7

2.7K 109 49
                                    

Złamane serce zwykle powinno boleć bardzo długo. Sprawiać, że nie masz ochoty żyć i nie dostrzegasz żadnych pozytywów, a jedyne czego potrzebujesz to wypłakiwanie swoich żałosnych łez. Tak przynajmniej wyglądał klasyczny okres po rozstaniu, czy okres w którym wszystko w twoim związku mówiąc krótko się jebało. Ale na pewno tak ten czas nie wyglądał u Michaliny.

I choć oddanie się w wir imprez i różnego rodzaju używek mogło być zgubne, ona miała to gdzieś. Chciała jak najbardziej korzystać z tego, że była wolna i niezależna po prawie dwóch latach związku. Co weekend była widywana w klubach, często upita do nie przytomności, nie raz była w towarzystwie Lili i reszty jej znajomych. I tak było również tym razem, kiedy w pierwszy piątek grudnia z okazji mikołajek siedzieli mocno wstawieni, na kanapach niedaleko baru.

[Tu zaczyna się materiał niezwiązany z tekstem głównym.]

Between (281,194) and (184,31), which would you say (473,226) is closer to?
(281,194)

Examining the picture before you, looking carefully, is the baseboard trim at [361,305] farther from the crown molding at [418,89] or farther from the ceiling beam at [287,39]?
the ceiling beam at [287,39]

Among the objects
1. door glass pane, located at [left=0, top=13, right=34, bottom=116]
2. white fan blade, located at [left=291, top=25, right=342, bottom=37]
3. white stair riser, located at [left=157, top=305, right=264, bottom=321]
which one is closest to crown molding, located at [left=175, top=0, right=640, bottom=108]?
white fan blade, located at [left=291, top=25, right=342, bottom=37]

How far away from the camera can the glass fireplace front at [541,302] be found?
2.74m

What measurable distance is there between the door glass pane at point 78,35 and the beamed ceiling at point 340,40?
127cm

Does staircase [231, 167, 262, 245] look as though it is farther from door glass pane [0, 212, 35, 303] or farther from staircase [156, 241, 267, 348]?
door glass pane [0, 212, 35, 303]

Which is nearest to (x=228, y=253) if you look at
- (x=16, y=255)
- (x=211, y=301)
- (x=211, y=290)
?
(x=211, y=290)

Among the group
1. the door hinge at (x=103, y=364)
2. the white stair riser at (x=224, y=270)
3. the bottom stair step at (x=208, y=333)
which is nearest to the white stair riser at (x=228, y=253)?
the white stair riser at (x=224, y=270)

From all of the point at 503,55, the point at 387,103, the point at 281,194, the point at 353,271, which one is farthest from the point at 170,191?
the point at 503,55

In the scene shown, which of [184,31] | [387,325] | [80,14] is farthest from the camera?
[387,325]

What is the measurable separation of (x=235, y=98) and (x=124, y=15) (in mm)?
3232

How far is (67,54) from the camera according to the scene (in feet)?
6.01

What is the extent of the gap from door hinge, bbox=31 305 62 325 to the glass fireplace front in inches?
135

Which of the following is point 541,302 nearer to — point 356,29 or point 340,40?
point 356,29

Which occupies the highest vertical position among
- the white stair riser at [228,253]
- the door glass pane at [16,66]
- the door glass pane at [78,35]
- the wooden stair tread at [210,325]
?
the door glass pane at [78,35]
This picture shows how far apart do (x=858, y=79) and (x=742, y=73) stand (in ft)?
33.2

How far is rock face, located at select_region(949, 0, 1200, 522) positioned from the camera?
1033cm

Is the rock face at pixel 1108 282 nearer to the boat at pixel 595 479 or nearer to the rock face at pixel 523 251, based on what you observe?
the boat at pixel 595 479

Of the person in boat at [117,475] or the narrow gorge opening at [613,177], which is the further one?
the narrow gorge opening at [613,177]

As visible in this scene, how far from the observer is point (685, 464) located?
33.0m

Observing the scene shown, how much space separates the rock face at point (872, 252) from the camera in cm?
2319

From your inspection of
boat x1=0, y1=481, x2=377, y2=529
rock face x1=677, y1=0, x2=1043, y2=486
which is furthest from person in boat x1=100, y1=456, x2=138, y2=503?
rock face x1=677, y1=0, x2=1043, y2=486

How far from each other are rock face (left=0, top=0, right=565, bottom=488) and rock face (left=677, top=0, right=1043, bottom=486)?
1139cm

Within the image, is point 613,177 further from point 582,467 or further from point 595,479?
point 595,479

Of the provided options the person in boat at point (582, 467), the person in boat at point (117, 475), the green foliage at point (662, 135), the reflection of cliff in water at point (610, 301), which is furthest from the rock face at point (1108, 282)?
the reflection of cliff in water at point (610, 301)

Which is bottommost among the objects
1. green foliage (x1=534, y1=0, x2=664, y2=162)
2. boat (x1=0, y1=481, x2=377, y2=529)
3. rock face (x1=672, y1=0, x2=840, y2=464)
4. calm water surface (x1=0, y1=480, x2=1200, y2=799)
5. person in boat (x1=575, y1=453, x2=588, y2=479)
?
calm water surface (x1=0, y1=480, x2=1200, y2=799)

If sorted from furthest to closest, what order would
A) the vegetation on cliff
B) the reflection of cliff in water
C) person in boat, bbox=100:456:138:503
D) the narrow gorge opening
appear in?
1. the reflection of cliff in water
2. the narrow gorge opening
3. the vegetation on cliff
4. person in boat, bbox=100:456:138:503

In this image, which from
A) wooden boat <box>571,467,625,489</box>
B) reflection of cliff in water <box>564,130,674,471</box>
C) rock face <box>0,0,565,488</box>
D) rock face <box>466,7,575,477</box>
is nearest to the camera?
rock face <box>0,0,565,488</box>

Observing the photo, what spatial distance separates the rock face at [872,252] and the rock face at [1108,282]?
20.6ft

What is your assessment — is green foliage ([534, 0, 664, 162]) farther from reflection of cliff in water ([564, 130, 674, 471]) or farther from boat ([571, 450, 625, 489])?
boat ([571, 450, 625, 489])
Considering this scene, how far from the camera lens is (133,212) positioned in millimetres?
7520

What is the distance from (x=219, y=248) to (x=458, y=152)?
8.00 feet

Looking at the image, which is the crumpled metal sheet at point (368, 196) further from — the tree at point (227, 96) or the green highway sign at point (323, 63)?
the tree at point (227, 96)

- Kurwa Szczepano powinieneś iść na DJ-ejkę - mruknął Wyguś - Do wyjebania te nuty.

- Stypa - jęknął nie wyraźnie Tadek, biorąc łyk drinka Lili, która siedziała obok niego.

- Gdybym znał tą laskę poszedłbym - odparł przyglądając się dziewczynie, która stała za DJ-ejką.

- Może to Leosia i nawet nie wiesz - zaśmiał się głupio Michał także patrząc w stronę dziewczyny.

- Poznałbym Boginie - odparł oburzony stwierdzeniem przyjaciela.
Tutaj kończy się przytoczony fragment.